How to complete this task:
The entries that follow should be repeated exactly, with no pictures kept.

━━━━━━━━━━━━━━━━━━━━

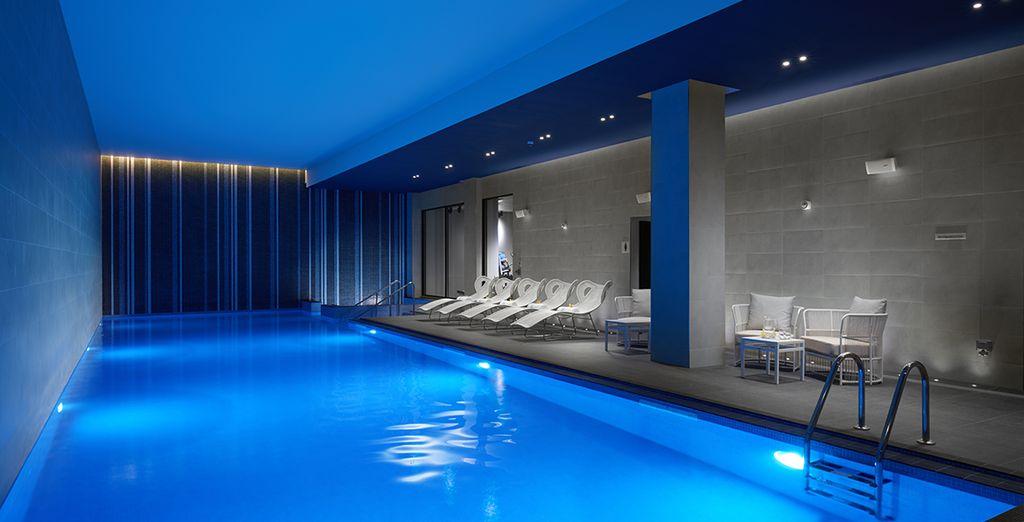 la piscine intérieure de l'hôtel vous ravira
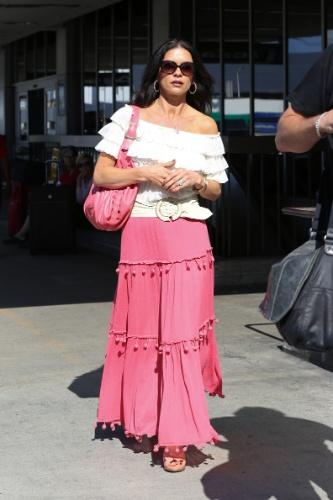 8.jul.2013 - Com um visual à lá cigana, Catherine Zeta-Jones passeia pelas ruas de Los Angeles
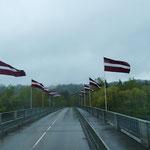 Die Brücke über die Gauja ist lettisch beflaggt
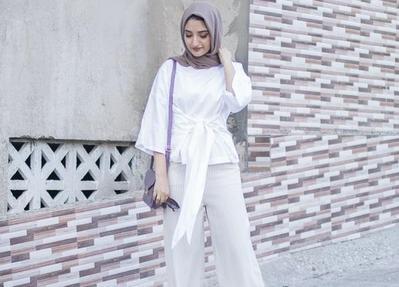 Yuk, Tampil Cantik ke Kantor dengan Padu Padan Celana Kulot Hijab Seperti Ini!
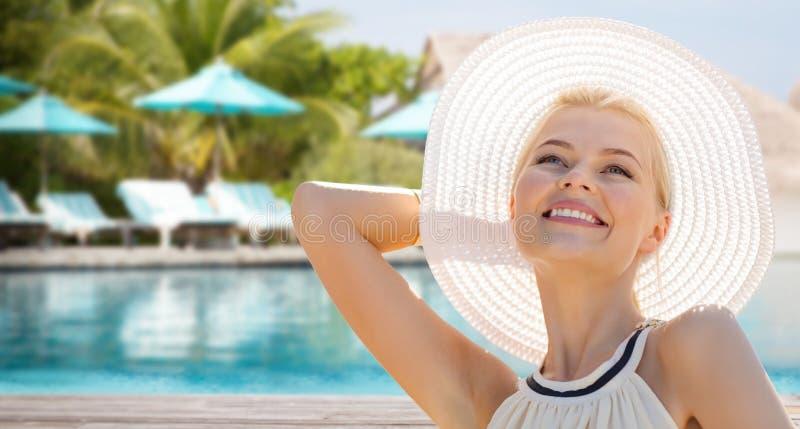 Красивая женщина наслаждаясь летом над пляжем стоковое фото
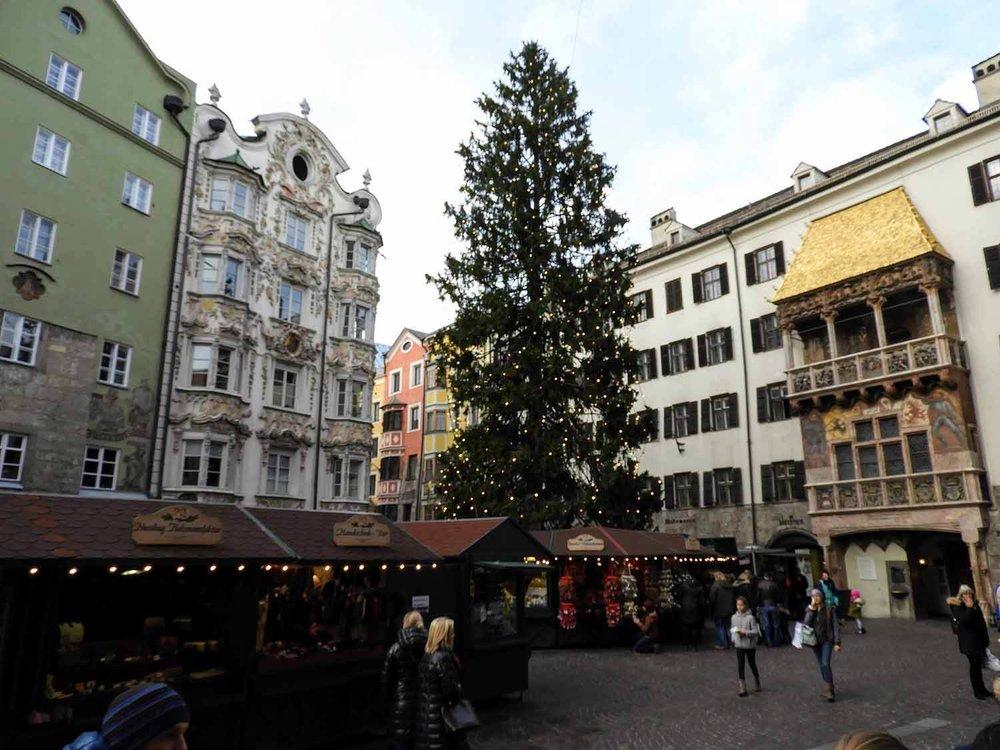 austria-innsbruck-christmastime-market.JPG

━━━━━━━━━━━━━━━━━━━━

Answer to the problem:
 la piscine intérieure de l'hôtel vous ravira
 8.jul.2013 - Com um visual à lá cigana, Catherine Zeta-Jones passeia pelas ruas de Los Angeles
 Die Brücke über die Gauja ist lettisch beflaggt
 Yuk, Tampil Cantik ke Kantor dengan Padu Padan Celana Kulot Hijab Seperti Ini!
 Красивая женщина наслаждаясь летом над пляжем стоковое фото
 austria-innsbruck-christmastime-market.JPG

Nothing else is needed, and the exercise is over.